Spatial questions tied to images:
--- BEGIN ---

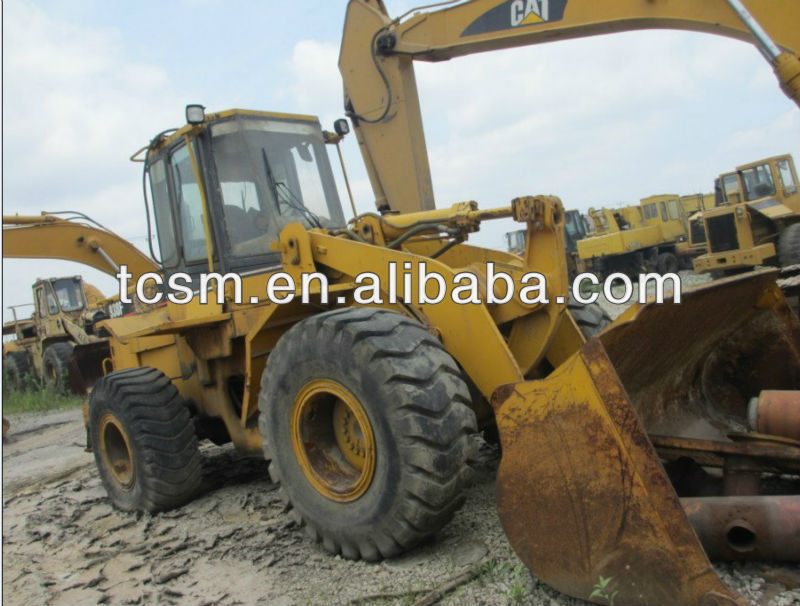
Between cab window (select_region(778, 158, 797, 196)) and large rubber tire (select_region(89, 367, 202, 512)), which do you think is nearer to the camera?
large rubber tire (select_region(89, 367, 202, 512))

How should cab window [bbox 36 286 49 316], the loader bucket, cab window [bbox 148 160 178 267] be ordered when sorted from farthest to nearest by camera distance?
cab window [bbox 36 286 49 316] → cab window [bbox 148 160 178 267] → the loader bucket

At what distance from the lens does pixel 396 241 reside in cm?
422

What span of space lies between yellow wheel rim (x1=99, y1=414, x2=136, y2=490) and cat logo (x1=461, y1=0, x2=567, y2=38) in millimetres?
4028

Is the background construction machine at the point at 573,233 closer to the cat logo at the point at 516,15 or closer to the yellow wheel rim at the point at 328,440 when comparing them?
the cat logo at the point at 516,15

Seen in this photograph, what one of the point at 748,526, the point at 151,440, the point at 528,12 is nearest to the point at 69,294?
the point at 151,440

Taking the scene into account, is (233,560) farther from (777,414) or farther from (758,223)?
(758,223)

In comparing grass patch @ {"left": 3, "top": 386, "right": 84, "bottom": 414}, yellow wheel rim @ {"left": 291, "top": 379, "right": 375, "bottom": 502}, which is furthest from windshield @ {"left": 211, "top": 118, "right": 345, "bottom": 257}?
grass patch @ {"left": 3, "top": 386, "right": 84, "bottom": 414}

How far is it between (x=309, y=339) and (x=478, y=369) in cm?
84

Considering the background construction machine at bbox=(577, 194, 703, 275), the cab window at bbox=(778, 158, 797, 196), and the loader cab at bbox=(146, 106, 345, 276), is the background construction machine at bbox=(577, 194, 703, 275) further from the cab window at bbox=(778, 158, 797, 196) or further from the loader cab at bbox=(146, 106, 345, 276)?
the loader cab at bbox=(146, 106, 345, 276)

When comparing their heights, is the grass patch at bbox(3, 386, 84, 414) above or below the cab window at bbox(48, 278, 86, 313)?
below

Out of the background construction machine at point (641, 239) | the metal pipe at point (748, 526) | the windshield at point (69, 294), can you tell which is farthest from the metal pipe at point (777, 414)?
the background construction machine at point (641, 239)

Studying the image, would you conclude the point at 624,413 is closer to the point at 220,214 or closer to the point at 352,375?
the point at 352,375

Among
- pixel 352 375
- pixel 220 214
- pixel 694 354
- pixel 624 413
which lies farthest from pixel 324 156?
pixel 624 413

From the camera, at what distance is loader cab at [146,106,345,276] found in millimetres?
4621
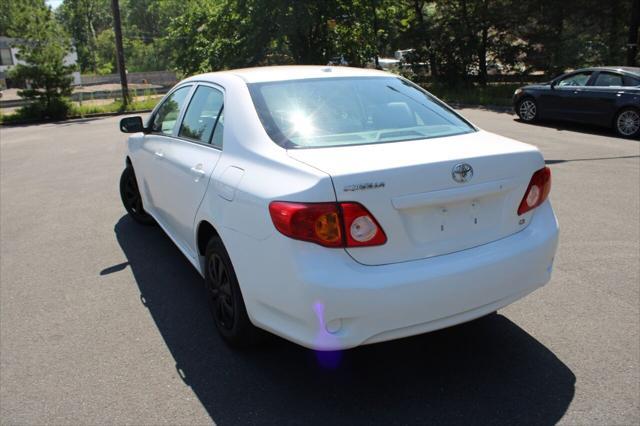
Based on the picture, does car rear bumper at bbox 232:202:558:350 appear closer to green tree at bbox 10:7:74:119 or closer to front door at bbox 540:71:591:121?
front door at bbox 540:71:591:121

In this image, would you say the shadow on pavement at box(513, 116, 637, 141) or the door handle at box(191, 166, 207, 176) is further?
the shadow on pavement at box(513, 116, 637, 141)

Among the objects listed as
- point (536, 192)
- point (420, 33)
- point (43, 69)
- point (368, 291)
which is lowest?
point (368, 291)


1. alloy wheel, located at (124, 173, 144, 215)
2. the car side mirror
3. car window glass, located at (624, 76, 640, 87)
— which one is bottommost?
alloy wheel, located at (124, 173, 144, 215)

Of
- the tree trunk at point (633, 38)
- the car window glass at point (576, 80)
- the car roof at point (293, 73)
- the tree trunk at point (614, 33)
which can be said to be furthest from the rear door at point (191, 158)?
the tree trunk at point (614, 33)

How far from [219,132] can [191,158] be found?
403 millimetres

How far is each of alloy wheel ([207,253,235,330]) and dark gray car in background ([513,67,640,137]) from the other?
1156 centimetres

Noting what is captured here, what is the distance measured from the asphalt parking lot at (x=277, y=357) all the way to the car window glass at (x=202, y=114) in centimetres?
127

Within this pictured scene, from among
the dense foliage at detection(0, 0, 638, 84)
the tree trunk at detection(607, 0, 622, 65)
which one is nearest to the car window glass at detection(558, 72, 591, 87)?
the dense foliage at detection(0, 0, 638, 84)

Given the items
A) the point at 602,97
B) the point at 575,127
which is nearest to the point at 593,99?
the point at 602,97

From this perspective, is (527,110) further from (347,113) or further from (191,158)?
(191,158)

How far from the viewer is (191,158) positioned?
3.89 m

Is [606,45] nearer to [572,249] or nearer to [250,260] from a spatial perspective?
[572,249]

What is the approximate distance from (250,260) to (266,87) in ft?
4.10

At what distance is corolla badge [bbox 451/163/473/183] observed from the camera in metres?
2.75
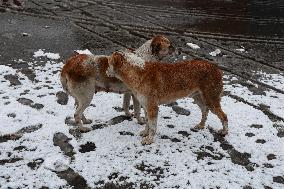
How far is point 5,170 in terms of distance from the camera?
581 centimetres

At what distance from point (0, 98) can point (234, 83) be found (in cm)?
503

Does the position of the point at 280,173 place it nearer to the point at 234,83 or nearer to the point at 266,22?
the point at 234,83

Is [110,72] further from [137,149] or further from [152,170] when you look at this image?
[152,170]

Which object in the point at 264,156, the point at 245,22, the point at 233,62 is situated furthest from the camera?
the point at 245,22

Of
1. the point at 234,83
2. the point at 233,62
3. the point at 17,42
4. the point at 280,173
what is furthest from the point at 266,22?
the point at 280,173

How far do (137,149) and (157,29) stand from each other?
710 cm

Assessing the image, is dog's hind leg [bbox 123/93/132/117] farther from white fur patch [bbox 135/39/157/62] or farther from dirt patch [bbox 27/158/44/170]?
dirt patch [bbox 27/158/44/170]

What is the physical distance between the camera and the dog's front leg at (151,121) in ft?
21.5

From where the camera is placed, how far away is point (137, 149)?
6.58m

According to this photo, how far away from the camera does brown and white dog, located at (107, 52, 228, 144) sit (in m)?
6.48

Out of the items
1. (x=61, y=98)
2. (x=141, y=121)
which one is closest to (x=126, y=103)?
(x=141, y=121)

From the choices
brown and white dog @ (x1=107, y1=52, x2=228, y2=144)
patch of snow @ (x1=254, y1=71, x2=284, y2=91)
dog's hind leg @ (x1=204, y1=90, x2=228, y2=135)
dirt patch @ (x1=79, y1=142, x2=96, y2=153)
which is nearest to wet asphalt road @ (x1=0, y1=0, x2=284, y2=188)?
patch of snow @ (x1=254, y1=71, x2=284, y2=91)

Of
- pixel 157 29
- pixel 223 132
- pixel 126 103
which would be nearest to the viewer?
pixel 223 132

--- END ---

◆ SET PROBLEM: Output every line of all the rows above as a JSON list of strings, with one string per line and no blank lines. Leave the pictures out of the list.

◆ COMPLETED EXERCISE:
[
  "Between cab window (select_region(778, 158, 797, 196)) and large rubber tire (select_region(89, 367, 202, 512)), which do you think is nearer to the camera?",
  "large rubber tire (select_region(89, 367, 202, 512))",
  "How should cab window [bbox 36 286 49 316], the loader bucket, cab window [bbox 148 160 178 267] be ordered when sorted from farthest to nearest by camera distance?",
  "cab window [bbox 36 286 49 316] → cab window [bbox 148 160 178 267] → the loader bucket",
  "At what distance from the lens does pixel 396 241 reside in cm?",
  "422",
  "What span of space lies between yellow wheel rim (x1=99, y1=414, x2=136, y2=490) and cat logo (x1=461, y1=0, x2=567, y2=38) in millimetres?",
  "4028",
  "Is the background construction machine at the point at 573,233 closer to the cat logo at the point at 516,15 or closer to the yellow wheel rim at the point at 328,440 when comparing them?",
  "the cat logo at the point at 516,15",
  "Seen in this photograph, what one of the point at 748,526, the point at 151,440, the point at 528,12 is nearest to the point at 69,294?",
  "the point at 151,440",
  "Taking the scene into account, is (233,560) farther from (777,414) or farther from (758,223)?",
  "(758,223)",
  "In comparing grass patch @ {\"left\": 3, \"top\": 386, \"right\": 84, \"bottom\": 414}, yellow wheel rim @ {\"left\": 291, \"top\": 379, \"right\": 375, \"bottom\": 502}, which is furthest from windshield @ {\"left\": 211, \"top\": 118, \"right\": 345, \"bottom\": 257}?",
  "grass patch @ {\"left\": 3, \"top\": 386, \"right\": 84, \"bottom\": 414}",
  "How far is it between (x=309, y=339) and (x=478, y=369) in cm?",
  "84",
  "Considering the background construction machine at bbox=(577, 194, 703, 275), the cab window at bbox=(778, 158, 797, 196), and the loader cab at bbox=(146, 106, 345, 276), is the background construction machine at bbox=(577, 194, 703, 275) further from the cab window at bbox=(778, 158, 797, 196) or further from the loader cab at bbox=(146, 106, 345, 276)?",
  "the loader cab at bbox=(146, 106, 345, 276)",
  "When comparing their heights, is the grass patch at bbox(3, 386, 84, 414) above or below the cab window at bbox(48, 278, 86, 313)?",
  "below",
  "Out of the background construction machine at point (641, 239) | the metal pipe at point (748, 526) | the windshield at point (69, 294), can you tell which is farthest from the metal pipe at point (777, 414)?",
  "the background construction machine at point (641, 239)",
  "Studying the image, would you conclude the point at 624,413 is closer to the point at 220,214 or closer to the point at 352,375?",
  "the point at 352,375",
  "Among",
  "- pixel 352 375",
  "- pixel 220 214",
  "- pixel 694 354",
  "- pixel 624 413",
  "which lies farthest from pixel 324 156?",
  "pixel 624 413",
  "From the camera, at what distance is loader cab at [146,106,345,276] found in millimetres?",
  "4621",
  "Based on the picture, does car rear bumper at bbox 232:202:558:350 appear closer to green tree at bbox 10:7:74:119 or closer to front door at bbox 540:71:591:121?",
  "front door at bbox 540:71:591:121",
  "In this image, would you say the shadow on pavement at box(513, 116, 637, 141) or the door handle at box(191, 166, 207, 176) is further?",
  "the shadow on pavement at box(513, 116, 637, 141)",
  "Among the objects listed as",
  "- point (536, 192)",
  "- point (420, 33)",
  "- point (43, 69)",
  "- point (368, 291)",
  "which is lowest?",
  "point (368, 291)",
  "1. alloy wheel, located at (124, 173, 144, 215)",
  "2. the car side mirror",
  "3. car window glass, located at (624, 76, 640, 87)",
  "— which one is bottommost?",
  "alloy wheel, located at (124, 173, 144, 215)",
  "Of",
  "- the tree trunk at point (633, 38)",
  "- the car window glass at point (576, 80)",
  "- the car roof at point (293, 73)",
  "- the tree trunk at point (614, 33)",
  "which can be said to be furthest from the rear door at point (191, 158)?",
  "the tree trunk at point (614, 33)",
  "How far from [219,132] can [191,158] be found?",
  "403 millimetres",
  "How far is each of alloy wheel ([207,253,235,330]) and dark gray car in background ([513,67,640,137]) from the other?",
  "1156 centimetres",
  "Noting what is captured here, what is the distance measured from the asphalt parking lot at (x=277, y=357) all the way to the car window glass at (x=202, y=114) in centimetres?",
  "127",
  "Within this pictured scene, from among",
  "the dense foliage at detection(0, 0, 638, 84)",
  "the tree trunk at detection(607, 0, 622, 65)",
  "which one is nearest to the car window glass at detection(558, 72, 591, 87)?",
  "the dense foliage at detection(0, 0, 638, 84)",
  "Given the items",
  "A) the point at 602,97",
  "B) the point at 575,127",
  "which is nearest to the point at 593,99?",
  "the point at 602,97",
  "From this perspective, is (527,110) further from (347,113) or further from (191,158)?",
  "(191,158)",
  "How far from the viewer is (191,158) positioned?",
  "3.89 m",
  "Is [606,45] nearer to [572,249] or nearer to [250,260] from a spatial perspective?",
  "[572,249]",
  "What is the approximate distance from (250,260) to (266,87) in ft?",
  "4.10",
  "At what distance is corolla badge [bbox 451/163/473/183] observed from the camera in metres?",
  "2.75",
  "How far is point 5,170 in terms of distance from the camera?",
  "581 centimetres",
  "At what distance from point (0, 98) can point (234, 83) be found (in cm)?",
  "503",
  "Does the position of the point at 280,173 place it nearer to the point at 234,83 or nearer to the point at 266,22?",
  "the point at 234,83",
  "Is [110,72] further from [137,149] or further from [152,170] when you look at this image?",
  "[152,170]",
  "Which object in the point at 264,156, the point at 245,22, the point at 233,62 is situated furthest from the camera?",
  "the point at 245,22",
  "Of",
  "1. the point at 234,83",
  "2. the point at 233,62",
  "3. the point at 17,42",
  "4. the point at 280,173",
  "what is furthest from the point at 266,22?",
  "the point at 280,173",
  "How far do (137,149) and (157,29) stand from each other?",
  "710 cm",
  "Assessing the image, is dog's hind leg [bbox 123/93/132/117] farther from white fur patch [bbox 135/39/157/62] or farther from dirt patch [bbox 27/158/44/170]?",
  "dirt patch [bbox 27/158/44/170]",
  "What is the physical distance between the camera and the dog's front leg at (151,121) in ft?",
  "21.5",
  "From where the camera is placed, how far away is point (137, 149)?",
  "6.58m",
  "According to this photo, how far away from the camera does brown and white dog, located at (107, 52, 228, 144) sit (in m)?",
  "6.48",
  "Out of the items",
  "1. (x=61, y=98)",
  "2. (x=141, y=121)",
  "which one is closest to (x=126, y=103)?",
  "(x=141, y=121)",
  "From the choices",
  "brown and white dog @ (x1=107, y1=52, x2=228, y2=144)",
  "patch of snow @ (x1=254, y1=71, x2=284, y2=91)",
  "dog's hind leg @ (x1=204, y1=90, x2=228, y2=135)",
  "dirt patch @ (x1=79, y1=142, x2=96, y2=153)",
  "which is nearest to wet asphalt road @ (x1=0, y1=0, x2=284, y2=188)?",
  "patch of snow @ (x1=254, y1=71, x2=284, y2=91)",
  "Of",
  "- pixel 157 29",
  "- pixel 223 132",
  "- pixel 126 103",
  "which would be nearest to the viewer?",
  "pixel 223 132"
]